-- START --

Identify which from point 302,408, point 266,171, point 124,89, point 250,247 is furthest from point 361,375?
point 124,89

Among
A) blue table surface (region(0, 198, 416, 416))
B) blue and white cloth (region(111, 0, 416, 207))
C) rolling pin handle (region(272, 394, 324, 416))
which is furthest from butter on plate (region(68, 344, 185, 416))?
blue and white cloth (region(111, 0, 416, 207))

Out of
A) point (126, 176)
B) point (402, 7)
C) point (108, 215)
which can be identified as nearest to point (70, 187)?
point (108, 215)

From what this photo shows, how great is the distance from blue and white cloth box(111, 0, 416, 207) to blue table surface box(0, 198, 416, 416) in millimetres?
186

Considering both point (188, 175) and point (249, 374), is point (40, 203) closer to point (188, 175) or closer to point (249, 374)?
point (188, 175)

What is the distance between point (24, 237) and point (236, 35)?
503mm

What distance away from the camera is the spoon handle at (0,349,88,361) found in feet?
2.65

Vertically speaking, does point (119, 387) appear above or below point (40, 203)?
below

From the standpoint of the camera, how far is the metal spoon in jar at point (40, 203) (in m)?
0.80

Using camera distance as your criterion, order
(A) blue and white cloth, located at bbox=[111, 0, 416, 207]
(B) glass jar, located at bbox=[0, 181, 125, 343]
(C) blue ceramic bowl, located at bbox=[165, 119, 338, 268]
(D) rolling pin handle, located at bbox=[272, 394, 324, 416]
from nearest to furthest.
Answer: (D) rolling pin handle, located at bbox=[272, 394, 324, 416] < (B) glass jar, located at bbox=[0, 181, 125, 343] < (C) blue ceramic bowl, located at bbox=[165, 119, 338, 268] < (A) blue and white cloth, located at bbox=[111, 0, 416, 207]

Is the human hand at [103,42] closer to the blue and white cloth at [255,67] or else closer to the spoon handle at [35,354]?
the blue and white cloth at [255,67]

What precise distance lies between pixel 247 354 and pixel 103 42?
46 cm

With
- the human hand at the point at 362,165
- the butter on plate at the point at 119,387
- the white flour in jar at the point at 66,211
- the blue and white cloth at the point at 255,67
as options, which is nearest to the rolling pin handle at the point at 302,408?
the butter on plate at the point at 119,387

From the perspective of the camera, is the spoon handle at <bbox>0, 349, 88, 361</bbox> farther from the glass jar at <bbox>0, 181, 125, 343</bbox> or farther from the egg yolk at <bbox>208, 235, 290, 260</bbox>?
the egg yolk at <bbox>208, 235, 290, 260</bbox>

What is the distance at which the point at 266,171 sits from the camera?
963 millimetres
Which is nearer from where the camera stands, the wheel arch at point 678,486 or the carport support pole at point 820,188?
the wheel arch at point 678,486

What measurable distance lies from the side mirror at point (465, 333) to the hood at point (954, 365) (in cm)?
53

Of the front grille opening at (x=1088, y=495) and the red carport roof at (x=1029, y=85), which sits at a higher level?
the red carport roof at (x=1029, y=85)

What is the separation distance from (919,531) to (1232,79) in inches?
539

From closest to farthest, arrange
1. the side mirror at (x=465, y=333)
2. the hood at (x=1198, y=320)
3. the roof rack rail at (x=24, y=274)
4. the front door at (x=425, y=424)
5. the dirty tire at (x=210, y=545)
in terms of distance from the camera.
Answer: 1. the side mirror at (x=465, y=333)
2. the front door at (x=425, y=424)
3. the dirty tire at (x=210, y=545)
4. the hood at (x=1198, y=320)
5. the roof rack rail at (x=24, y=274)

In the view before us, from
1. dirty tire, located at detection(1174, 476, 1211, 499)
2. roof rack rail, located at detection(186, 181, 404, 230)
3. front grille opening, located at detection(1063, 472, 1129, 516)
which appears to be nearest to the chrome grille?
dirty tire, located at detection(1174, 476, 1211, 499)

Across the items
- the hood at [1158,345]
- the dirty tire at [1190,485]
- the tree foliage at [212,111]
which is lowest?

-- END --

*Brief:* Repeat the lines from the one containing "What distance away" through the one containing "963 millimetres", inclusive, without changing anything.

*Response to this task:*
What distance away from the camera is the spoon handle at (0,349,88,361) found in feet?
2.65

Vertically speaking, does point (119, 387) appear above or below point (40, 203)?
below

From the standpoint of the camera, how far is the metal spoon in jar at point (40, 203) (in m)?
0.80

Using camera distance as your criterion, order
(A) blue and white cloth, located at bbox=[111, 0, 416, 207]
(B) glass jar, located at bbox=[0, 181, 125, 343]
(C) blue ceramic bowl, located at bbox=[165, 119, 338, 268]
(D) rolling pin handle, located at bbox=[272, 394, 324, 416]
from nearest to furthest.
Answer: (D) rolling pin handle, located at bbox=[272, 394, 324, 416] < (B) glass jar, located at bbox=[0, 181, 125, 343] < (C) blue ceramic bowl, located at bbox=[165, 119, 338, 268] < (A) blue and white cloth, located at bbox=[111, 0, 416, 207]

Is the human hand at [103,42] closer to the blue and white cloth at [255,67] or else closer to the spoon handle at [35,354]?
the blue and white cloth at [255,67]

What precise distance lies between pixel 247 354 and pixel 103 42?
46 cm

With
- the human hand at the point at 362,165
- the butter on plate at the point at 119,387
- the white flour in jar at the point at 66,211
- the blue and white cloth at the point at 255,67
as options, which is nearest to the rolling pin handle at the point at 302,408?
the butter on plate at the point at 119,387

From the perspective of the camera, is the spoon handle at <bbox>0, 349, 88, 361</bbox> farther from the glass jar at <bbox>0, 181, 125, 343</bbox> or farther from the egg yolk at <bbox>208, 235, 290, 260</bbox>?
the egg yolk at <bbox>208, 235, 290, 260</bbox>

What is the distance at which the point at 266,171 sits from the camera?
963 millimetres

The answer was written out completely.